◆ **読む文章**
★ ★ ★ ★
「告白、あるいは完璧な弁護」を観た。
スペインでヒットした、オリオル・パウロ監督による2017年の映画「インビジブル・ゲスト 悪魔の証明」を、「マリン・ボーイ」を監督したユン・ジョンソクがリメイクしたサスペンススリラー。同時に脚本もユン・ジョンソクが手掛けており、韓国では興行収入ランキング初登場第1位を記録している。第42回ファンタスポルト(ポルト国際映画祭)監督週間部門の「最優秀監督賞」受賞作品で、密室殺人の容疑をかけられたIT企業社長が、女性弁護士と共に事件の真相を深堀りしていくという構成を持った、いわゆる先の読めない”どんでん返し”が特徴の作品でもある。出演は「Be With You いま、会いにゆきます」「王の運命(さだめ)歴史を変えた八日間」のソ・ジソブ、「国際市場で逢いましょう」「ハーモニー 心をつなぐ歌」のキム・ユンジン、韓国女性アイドルグループ「AFTERSCHOOL」のメンバーで、「スウィンダラーズ」にも出演していたナナなど。今回もネタバレありで感想を書いていきたい。
監督:ユン・ジョンソク
日本公開:2023年
あらすじ
IT企業の社長ユ・ミンホの不倫相手であるキム・セヒが、ホテルの密室で殺害された。第一容疑者となったミンホは犯行を否認し、敏腕弁護士ヤン・シネを雇って事件の真相を語り始める。ミンホは事件前日に起きた交通事故がセヒの殺害に関係しているかもしれないと告白し、事件の再検証が始まるが、目撃者が現れたことによって事態は思わぬ方向へと転がっていく。
★ ★ ★ ★
◆ **抽出データ**
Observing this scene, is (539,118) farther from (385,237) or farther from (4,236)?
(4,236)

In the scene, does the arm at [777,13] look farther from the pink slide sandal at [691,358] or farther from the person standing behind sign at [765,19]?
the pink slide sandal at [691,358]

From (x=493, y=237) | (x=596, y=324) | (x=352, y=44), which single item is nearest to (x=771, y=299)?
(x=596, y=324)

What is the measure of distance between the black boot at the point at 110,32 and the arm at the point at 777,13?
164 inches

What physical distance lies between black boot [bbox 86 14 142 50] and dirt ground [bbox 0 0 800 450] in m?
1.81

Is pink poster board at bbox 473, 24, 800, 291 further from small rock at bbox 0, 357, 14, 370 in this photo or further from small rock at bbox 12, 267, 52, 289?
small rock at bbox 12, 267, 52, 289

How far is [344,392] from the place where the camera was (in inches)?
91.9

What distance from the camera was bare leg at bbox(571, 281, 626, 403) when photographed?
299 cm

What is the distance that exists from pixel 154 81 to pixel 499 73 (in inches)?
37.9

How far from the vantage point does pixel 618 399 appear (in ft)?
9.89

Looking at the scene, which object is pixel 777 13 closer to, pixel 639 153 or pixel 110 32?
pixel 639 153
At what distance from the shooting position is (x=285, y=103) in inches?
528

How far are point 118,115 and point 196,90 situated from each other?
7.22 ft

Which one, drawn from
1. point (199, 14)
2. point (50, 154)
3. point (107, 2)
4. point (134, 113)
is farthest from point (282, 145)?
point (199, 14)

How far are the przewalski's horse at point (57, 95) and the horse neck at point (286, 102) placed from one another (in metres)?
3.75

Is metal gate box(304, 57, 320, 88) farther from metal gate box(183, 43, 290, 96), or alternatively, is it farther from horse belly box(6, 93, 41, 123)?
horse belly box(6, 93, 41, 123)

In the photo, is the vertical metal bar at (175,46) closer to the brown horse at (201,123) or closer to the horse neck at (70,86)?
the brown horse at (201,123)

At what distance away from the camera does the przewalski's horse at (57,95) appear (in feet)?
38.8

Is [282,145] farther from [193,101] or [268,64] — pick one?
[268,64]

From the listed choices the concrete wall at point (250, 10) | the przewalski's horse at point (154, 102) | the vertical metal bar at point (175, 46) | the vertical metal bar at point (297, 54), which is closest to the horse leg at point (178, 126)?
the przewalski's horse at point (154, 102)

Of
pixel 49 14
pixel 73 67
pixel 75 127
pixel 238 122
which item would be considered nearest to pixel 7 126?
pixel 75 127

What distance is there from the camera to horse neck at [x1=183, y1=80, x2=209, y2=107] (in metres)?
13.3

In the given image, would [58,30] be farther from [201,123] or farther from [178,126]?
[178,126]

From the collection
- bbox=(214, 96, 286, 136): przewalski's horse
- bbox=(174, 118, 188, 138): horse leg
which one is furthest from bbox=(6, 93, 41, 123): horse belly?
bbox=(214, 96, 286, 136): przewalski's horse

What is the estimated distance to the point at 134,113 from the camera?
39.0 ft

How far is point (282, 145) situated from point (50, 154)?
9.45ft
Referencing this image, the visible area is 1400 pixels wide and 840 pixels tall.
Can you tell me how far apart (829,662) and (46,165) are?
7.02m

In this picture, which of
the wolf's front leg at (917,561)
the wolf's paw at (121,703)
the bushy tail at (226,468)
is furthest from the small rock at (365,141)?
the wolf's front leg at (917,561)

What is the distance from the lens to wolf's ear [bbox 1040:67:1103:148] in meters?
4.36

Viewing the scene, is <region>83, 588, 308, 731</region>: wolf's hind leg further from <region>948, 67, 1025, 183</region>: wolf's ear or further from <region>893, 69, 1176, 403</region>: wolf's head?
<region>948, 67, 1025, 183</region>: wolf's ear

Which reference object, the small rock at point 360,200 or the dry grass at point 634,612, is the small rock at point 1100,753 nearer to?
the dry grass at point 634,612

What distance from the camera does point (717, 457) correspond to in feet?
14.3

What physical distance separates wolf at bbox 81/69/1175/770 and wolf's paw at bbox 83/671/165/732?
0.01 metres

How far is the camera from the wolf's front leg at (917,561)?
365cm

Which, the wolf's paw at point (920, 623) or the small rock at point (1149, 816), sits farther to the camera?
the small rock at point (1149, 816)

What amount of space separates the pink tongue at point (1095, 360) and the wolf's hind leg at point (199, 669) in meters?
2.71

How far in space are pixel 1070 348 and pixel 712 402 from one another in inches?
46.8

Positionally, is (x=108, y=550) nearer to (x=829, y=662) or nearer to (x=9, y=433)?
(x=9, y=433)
★ ★ ★ ★
◆ **挑戦問題 A**
映画「告白、あるいは完璧な弁護」の文章を読んで、次の問いに答えてください。
(i) リメイク元の映画を監督したのはだれですか。
(ii) 日本で公開されたのは何年ですか。
(iii) ミンホが雇った弁護士の名前は何ですか。
◆ **挑戦問題 B**
映画「告白、あるいは完璧な弁護」の文章で「IT企業の社長ユ・ミンホの」から始まる段落を、大事な事実を残したまま箇条書きにまとめてください。
◆ **挑戦問題 C**
映画「告白、あるいは完璧な弁護」の文章の続きを書いてください。
データは、映画「告白、あるいは完璧な弁護」の文章とは関係のない別の資料です。

◆ **最終回答 A**
(i) オリオル・パウロ
(ii) 2023年
(iii) ヤン・シネ

◆ **最終回答 B**
・IT企業の社長ユ・ミンホの不倫相手キム・セヒが、ホテルの密室で殺される。
・第一容疑者になったミンホは犯行を認めず、敏腕弁護士ヤン・シネを雇う。
・ミンホは、事件前日の交通事故がセヒの殺害に関係しているかもしれないと打ち明ける。
・事件の検証がやり直されるが、目撃者が現れて、事態は思わぬ方向へ進む。

◆ **最終回答 C**
感想&解説
2013年の「ロスト・ボディ」を手掛けたスペインの才人オリオル・パウロ監督による、オリジナルの「インビジブル・ゲスト 悪魔の証明」は非常によくできた脚本のサスペンスだったが、本作はそれを韓国に舞台を移して踏襲した、良作リメイクだったと思う。上映時間105分の中で起承転結がバランスよく配置されており、次々に起こっていくツイストによって、観ていて退屈することはないし、冒頭から”雪の山荘”での会話劇という、ミステリ好きとしては期待が高まるシチュエーションなのも良い。配役も罪に問われているIT社長のミンホを演じたソ・ジソブと、女性弁護士ヤン・シネを演じるキム・ユンジンが本作を引っ張るメインキャラクターなのだが、彼らの重厚な演技によって本作のクオリティは高いポイントで保たれていると感じる。全体的にサスペンスとしては、十分に見ごたえのある作品だと思う。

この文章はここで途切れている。